PROBLEM DESCRIPTION
Once the line with "[camera trap, expert-labeled]" is found in the entries below, print it and each following line exactly, stopping after the line with "common name: moose"; print nothing else.

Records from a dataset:
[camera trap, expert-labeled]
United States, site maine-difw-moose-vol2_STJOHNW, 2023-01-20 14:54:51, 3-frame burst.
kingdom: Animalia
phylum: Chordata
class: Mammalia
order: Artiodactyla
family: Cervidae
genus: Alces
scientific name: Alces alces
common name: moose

* * *

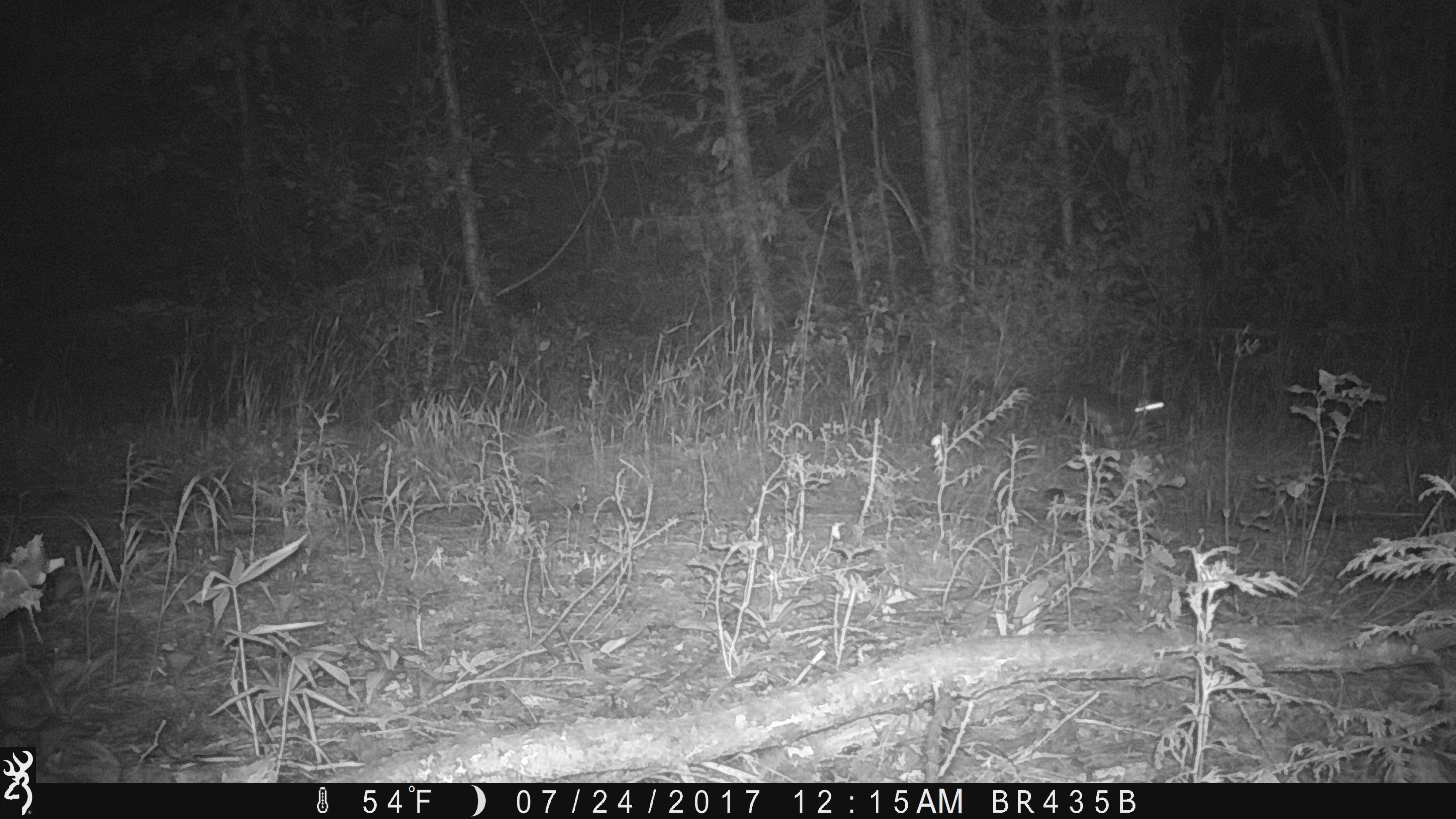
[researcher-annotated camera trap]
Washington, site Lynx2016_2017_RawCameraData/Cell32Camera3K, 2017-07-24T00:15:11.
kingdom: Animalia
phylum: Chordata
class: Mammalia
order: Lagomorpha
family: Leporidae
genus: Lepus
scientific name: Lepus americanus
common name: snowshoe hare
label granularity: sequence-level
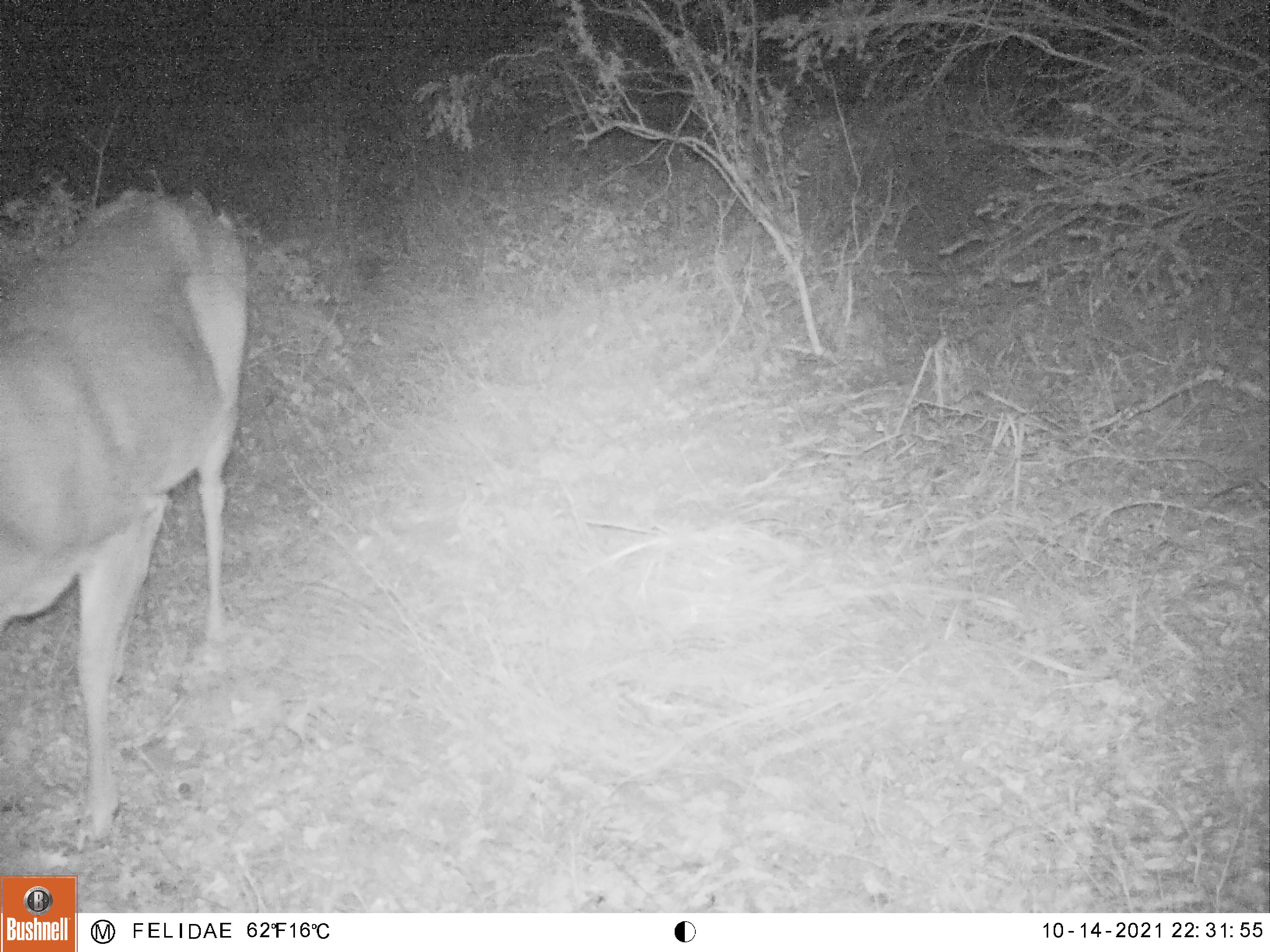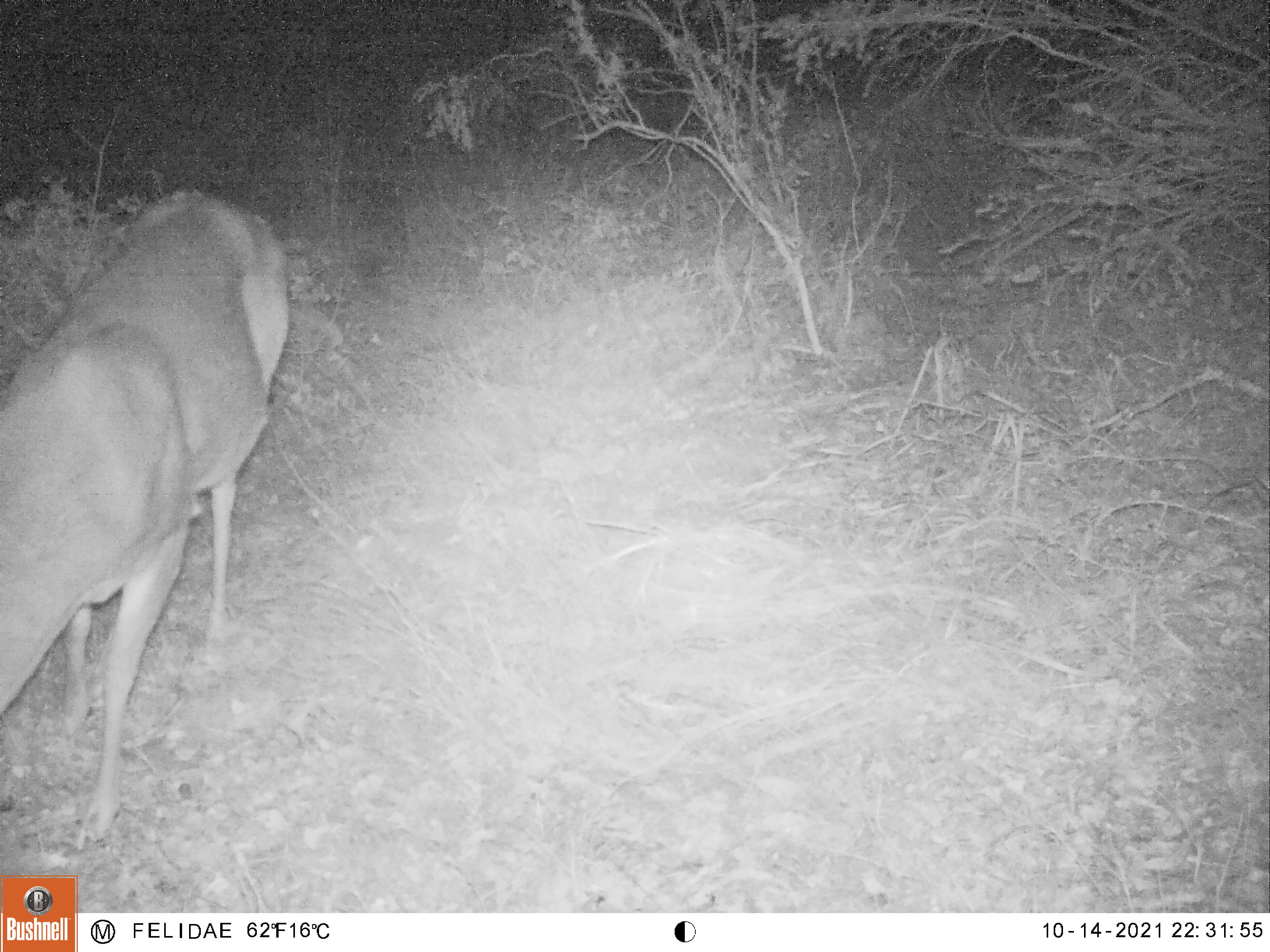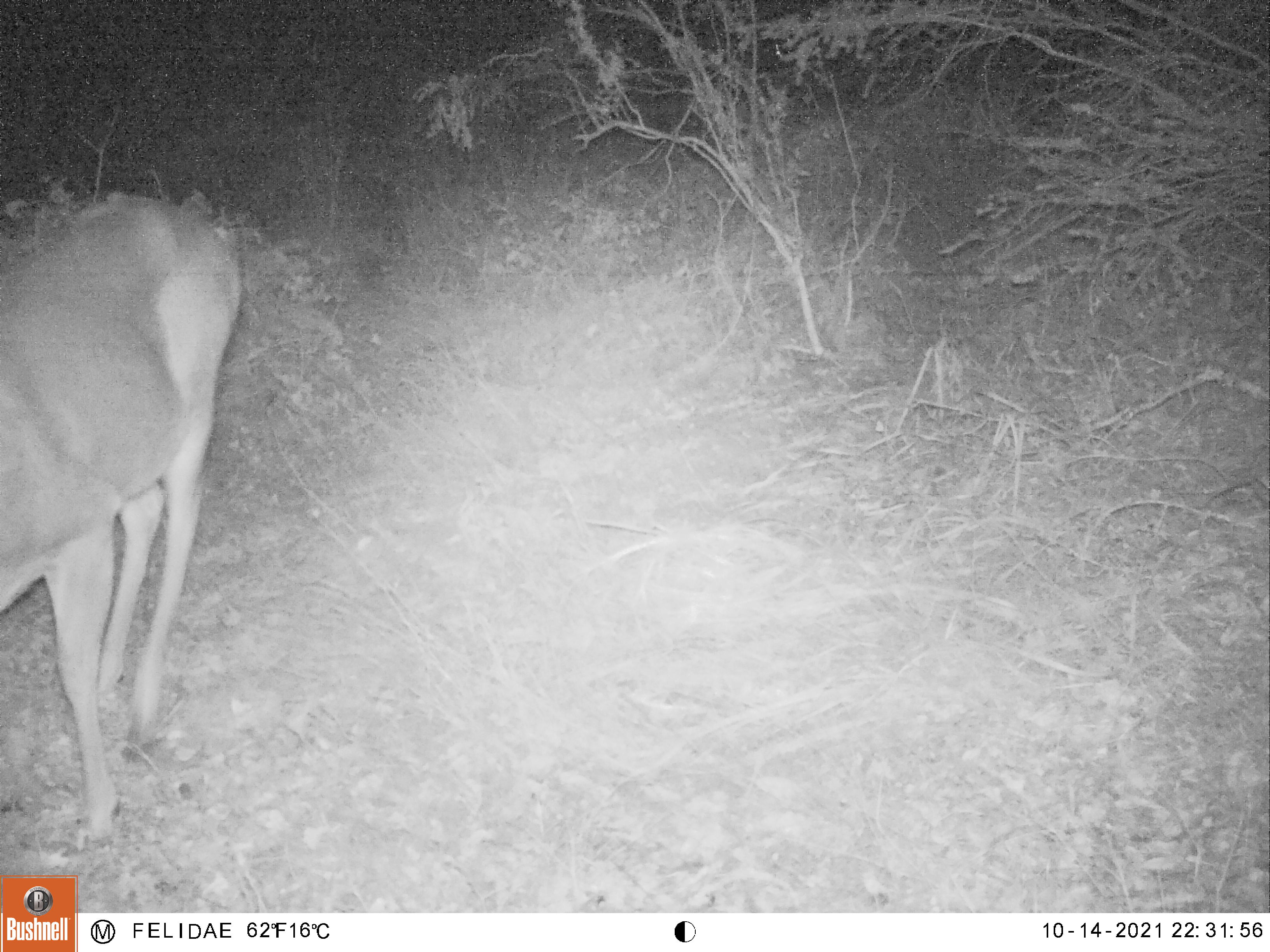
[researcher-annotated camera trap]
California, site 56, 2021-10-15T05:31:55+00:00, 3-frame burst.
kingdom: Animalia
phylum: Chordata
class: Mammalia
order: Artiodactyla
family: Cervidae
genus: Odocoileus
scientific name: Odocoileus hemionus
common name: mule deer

ANSWER BOX
[camera trap, expert-labeled]
United States, site maine-difw-moose-vol2_STJOHNW, 2023-01-20 14:54:51, 3-frame burst.
kingdom: Animalia
phylum: Chordata
class: Mammalia
order: Artiodactyla
family: Cervidae
genus: Alces
scientific name: Alces alces
common name: moose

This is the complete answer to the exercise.